EXERCISE DETAILS » Reproduce every one of the entries below word for word, keeping each line unchanged.

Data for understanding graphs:
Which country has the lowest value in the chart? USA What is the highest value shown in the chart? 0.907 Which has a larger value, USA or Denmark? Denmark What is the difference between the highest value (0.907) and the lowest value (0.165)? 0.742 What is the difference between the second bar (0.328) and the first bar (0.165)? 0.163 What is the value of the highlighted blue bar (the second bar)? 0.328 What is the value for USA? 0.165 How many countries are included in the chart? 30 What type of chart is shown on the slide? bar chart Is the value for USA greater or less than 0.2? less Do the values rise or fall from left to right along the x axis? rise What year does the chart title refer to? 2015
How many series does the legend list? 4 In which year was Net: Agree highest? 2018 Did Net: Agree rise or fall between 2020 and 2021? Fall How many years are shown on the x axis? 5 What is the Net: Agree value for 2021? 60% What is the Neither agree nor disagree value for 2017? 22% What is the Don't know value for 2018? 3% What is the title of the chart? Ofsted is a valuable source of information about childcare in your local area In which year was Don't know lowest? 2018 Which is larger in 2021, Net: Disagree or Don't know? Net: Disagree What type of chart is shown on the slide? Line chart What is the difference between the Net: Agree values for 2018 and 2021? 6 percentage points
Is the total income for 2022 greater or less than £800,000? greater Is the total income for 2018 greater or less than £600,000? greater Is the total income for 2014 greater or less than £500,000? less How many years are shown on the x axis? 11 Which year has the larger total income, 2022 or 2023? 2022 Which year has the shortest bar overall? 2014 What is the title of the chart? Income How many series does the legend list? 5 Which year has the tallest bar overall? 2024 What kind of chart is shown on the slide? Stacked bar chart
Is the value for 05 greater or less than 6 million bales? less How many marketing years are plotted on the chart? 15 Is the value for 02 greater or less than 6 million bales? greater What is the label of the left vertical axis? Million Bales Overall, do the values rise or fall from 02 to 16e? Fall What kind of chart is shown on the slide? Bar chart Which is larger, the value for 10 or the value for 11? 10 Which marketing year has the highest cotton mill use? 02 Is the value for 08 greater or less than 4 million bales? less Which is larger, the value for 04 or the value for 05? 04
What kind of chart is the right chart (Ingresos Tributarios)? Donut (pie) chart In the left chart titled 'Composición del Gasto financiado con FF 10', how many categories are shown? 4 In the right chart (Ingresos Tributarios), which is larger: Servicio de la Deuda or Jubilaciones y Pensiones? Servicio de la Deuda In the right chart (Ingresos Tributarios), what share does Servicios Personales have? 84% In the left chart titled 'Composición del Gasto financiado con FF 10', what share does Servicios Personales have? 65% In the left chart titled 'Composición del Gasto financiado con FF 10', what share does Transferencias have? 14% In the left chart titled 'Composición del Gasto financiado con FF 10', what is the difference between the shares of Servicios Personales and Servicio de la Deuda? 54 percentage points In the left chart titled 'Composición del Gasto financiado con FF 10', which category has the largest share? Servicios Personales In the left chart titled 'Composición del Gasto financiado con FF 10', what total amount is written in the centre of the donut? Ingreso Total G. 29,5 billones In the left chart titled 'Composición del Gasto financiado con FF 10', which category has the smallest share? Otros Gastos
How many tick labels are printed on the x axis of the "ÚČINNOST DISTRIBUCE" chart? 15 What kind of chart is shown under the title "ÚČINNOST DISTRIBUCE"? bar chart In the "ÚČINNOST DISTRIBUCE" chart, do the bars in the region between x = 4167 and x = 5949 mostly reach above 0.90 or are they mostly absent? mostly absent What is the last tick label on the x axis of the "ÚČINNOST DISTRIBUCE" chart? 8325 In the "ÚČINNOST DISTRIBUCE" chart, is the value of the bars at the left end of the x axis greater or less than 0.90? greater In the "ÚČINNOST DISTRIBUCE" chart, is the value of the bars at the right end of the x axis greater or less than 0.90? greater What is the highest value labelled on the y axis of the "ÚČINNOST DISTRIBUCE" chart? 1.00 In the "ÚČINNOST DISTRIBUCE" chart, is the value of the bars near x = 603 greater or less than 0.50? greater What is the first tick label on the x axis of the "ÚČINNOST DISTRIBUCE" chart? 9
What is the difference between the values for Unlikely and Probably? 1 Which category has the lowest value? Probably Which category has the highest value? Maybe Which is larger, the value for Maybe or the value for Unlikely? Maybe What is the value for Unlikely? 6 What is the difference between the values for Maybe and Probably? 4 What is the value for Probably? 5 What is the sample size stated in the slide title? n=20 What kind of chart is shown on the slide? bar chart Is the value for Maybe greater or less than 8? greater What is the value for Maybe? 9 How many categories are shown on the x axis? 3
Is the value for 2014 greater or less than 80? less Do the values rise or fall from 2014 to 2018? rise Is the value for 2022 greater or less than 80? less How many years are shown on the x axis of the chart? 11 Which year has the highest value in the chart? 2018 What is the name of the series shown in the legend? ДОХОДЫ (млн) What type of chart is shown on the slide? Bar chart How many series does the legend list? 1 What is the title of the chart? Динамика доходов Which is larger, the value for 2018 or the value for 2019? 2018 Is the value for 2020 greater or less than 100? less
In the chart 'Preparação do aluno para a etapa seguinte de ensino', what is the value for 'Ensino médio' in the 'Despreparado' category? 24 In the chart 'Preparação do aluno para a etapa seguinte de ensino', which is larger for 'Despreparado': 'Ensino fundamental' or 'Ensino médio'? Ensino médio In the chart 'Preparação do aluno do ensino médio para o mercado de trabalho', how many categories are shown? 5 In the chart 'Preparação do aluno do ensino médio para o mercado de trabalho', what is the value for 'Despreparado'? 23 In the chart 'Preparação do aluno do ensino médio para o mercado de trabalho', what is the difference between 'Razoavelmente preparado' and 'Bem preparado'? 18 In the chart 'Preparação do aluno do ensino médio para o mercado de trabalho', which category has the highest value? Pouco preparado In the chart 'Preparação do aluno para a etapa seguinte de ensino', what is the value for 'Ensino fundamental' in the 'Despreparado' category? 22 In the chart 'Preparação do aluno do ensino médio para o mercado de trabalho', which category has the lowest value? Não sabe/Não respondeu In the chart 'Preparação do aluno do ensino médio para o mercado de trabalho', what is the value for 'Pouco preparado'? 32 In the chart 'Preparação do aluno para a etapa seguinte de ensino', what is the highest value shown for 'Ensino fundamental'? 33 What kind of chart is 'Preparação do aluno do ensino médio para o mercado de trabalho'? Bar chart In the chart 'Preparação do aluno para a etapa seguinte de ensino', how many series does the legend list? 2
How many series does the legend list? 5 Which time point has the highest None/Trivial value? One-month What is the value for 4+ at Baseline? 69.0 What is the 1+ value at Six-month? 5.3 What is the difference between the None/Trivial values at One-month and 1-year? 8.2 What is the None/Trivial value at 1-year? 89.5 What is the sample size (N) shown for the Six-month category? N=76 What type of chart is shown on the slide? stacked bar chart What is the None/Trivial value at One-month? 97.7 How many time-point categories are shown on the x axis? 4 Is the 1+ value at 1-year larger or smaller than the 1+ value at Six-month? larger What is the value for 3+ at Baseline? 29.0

TASK OUTPUT »
Which country has the lowest value in the chart? USA What is the highest value shown in the chart? 0.907 Which has a larger value, USA or Denmark? Denmark What is the difference between the highest value (0.907) and the lowest value (0.165)? 0.742 What is the difference between the second bar (0.328) and the first bar (0.165)? 0.163 What is the value of the highlighted blue bar (the second bar)? 0.328 What is the value for USA? 0.165 How many countries are included in the chart? 30 What type of chart is shown on the slide? bar chart Is the value for USA greater or less than 0.2? less Do the values rise or fall from left to right along the x axis? rise What year does the chart title refer to? 2015
How many series does the legend list? 4 In which year was Net: Agree highest? 2018 Did Net: Agree rise or fall between 2020 and 2021? Fall How many years are shown on the x axis? 5 What is the Net: Agree value for 2021? 60% What is the Neither agree nor disagree value for 2017? 22% What is the Don't know value for 2018? 3% What is the title of the chart? Ofsted is a valuable source of information about childcare in your local area In which year was Don't know lowest? 2018 Which is larger in 2021, Net: Disagree or Don't know? Net: Disagree What type of chart is shown on the slide? Line chart What is the difference between the Net: Agree values for 2018 and 2021? 6 percentage points
Is the total income for 2022 greater or less than £800,000? greater Is the total income for 2018 greater or less than £600,000? greater Is the total income for 2014 greater or less than £500,000? less How many years are shown on the x axis? 11 Which year has the larger total income, 2022 or 2023? 2022 Which year has the shortest bar overall? 2014 What is the title of the chart? Income How many series does the legend list? 5 Which year has the tallest bar overall? 2024 What kind of chart is shown on the slide? Stacked bar chart
Is the value for 05 greater or less than 6 million bales? less How many marketing years are plotted on the chart? 15 Is the value for 02 greater or less than 6 million bales? greater What is the label of the left vertical axis? Million Bales Overall, do the values rise or fall from 02 to 16e? Fall What kind of chart is shown on the slide? Bar chart Which is larger, the value for 10 or the value for 11? 10 Which marketing year has the highest cotton mill use? 02 Is the value for 08 greater or less than 4 million bales? less Which is larger, the value for 04 or the value for 05? 04
What kind of chart is the right chart (Ingresos Tributarios)? Donut (pie) chart In the left chart titled 'Composición del Gasto financiado con FF 10', how many categories are shown? 4 In the right chart (Ingresos Tributarios), which is larger: Servicio de la Deuda or Jubilaciones y Pensiones? Servicio de la Deuda In the right chart (Ingresos Tributarios), what share does Servicios Personales have? 84% In the left chart titled 'Composición del Gasto financiado con FF 10', what share does Servicios Personales have? 65% In the left chart titled 'Composición del Gasto financiado con FF 10', what share does Transferencias have? 14% In the left chart titled 'Composición del Gasto financiado con FF 10', what is the difference between the shares of Servicios Personales and Servicio de la Deuda? 54 percentage points In the left chart titled 'Composición del Gasto financiado con FF 10', which category has the largest share? Servicios Personales In the left chart titled 'Composición del Gasto financiado con FF 10', what total amount is written in the centre of the donut? Ingreso Total G. 29,5 billones In the left chart titled 'Composición del Gasto financiado con FF 10', which category has the smallest share? Otros Gastos
How many tick labels are printed on the x axis of the "ÚČINNOST DISTRIBUCE" chart? 15 What kind of chart is shown under the title "ÚČINNOST DISTRIBUCE"? bar chart In the "ÚČINNOST DISTRIBUCE" chart, do the bars in the region between x = 4167 and x = 5949 mostly reach above 0.90 or are they mostly absent? mostly absent What is the last tick label on the x axis of the "ÚČINNOST DISTRIBUCE" chart? 8325 In the "ÚČINNOST DISTRIBUCE" chart, is the value of the bars at the left end of the x axis greater or less than 0.90? greater In the "ÚČINNOST DISTRIBUCE" chart, is the value of the bars at the right end of the x axis greater or less than 0.90? greater What is the highest value labelled on the y axis of the "ÚČINNOST DISTRIBUCE" chart? 1.00 In the "ÚČINNOST DISTRIBUCE" chart, is the value of the bars near x = 603 greater or less than 0.50? greater What is the first tick label on the x axis of the "ÚČINNOST DISTRIBUCE" chart? 9
What is the difference between the values for Unlikely and Probably? 1 Which category has the lowest value? Probably Which category has the highest value? Maybe Which is larger, the value for Maybe or the value for Unlikely? Maybe What is the value for Unlikely? 6 What is the difference between the values for Maybe and Probably? 4 What is the value for Probably? 5 What is the sample size stated in the slide title? n=20 What kind of chart is shown on the slide? bar chart Is the value for Maybe greater or less than 8? greater What is the value for Maybe? 9 How many categories are shown on the x axis? 3
Is the value for 2014 greater or less than 80? less Do the values rise or fall from 2014 to 2018? rise Is the value for 2022 greater or less than 80? less How many years are shown on the x axis of the chart? 11 Which year has the highest value in the chart? 2018 What is the name of the series shown in the legend? ДОХОДЫ (млн) What type of chart is shown on the slide? Bar chart How many series does the legend list? 1 What is the title of the chart? Динамика доходов Which is larger, the value for 2018 or the value for 2019? 2018 Is the value for 2020 greater or less than 100? less
In the chart 'Preparação do aluno para a etapa seguinte de ensino', what is the value for 'Ensino médio' in the 'Despreparado' category? 24 In the chart 'Preparação do aluno para a etapa seguinte de ensino', which is larger for 'Despreparado': 'Ensino fundamental' or 'Ensino médio'? Ensino médio In the chart 'Preparação do aluno do ensino médio para o mercado de trabalho', how many categories are shown? 5 In the chart 'Preparação do aluno do ensino médio para o mercado de trabalho', what is the value for 'Despreparado'? 23 In the chart 'Preparação do aluno do ensino médio para o mercado de trabalho', what is the difference between 'Razoavelmente preparado' and 'Bem preparado'? 18 In the chart 'Preparação do aluno do ensino médio para o mercado de trabalho', which category has the highest value? Pouco preparado In the chart 'Preparação do aluno para a etapa seguinte de ensino', what is the value for 'Ensino fundamental' in the 'Despreparado' category? 22 In the chart 'Preparação do aluno do ensino médio para o mercado de trabalho', which category has the lowest value? Não sabe/Não respondeu In the chart 'Preparação do aluno do ensino médio para o mercado de trabalho', what is the value for 'Pouco preparado'? 32 In the chart 'Preparação do aluno para a etapa seguinte de ensino', what is the highest value shown for 'Ensino fundamental'? 33 What kind of chart is 'Preparação do aluno do ensino médio para o mercado de trabalho'? Bar chart In the chart 'Preparação do aluno para a etapa seguinte de ensino', how many series does the legend list? 2
How many series does the legend list? 5 Which time point has the highest None/Trivial value? One-month What is the value for 4+ at Baseline? 69.0 What is the 1+ value at Six-month? 5.3 What is the difference between the None/Trivial values at One-month and 1-year? 8.2 What is the None/Trivial value at 1-year? 89.5 What is the sample size (N) shown for the Six-month category? N=76 What type of chart is shown on the slide? stacked bar chart What is the None/Trivial value at One-month? 97.7 How many time-point categories are shown on the x axis? 4 Is the 1+ value at 1-year larger or smaller than the 1+ value at Six-month? larger What is the value for 3+ at Baseline? 29.0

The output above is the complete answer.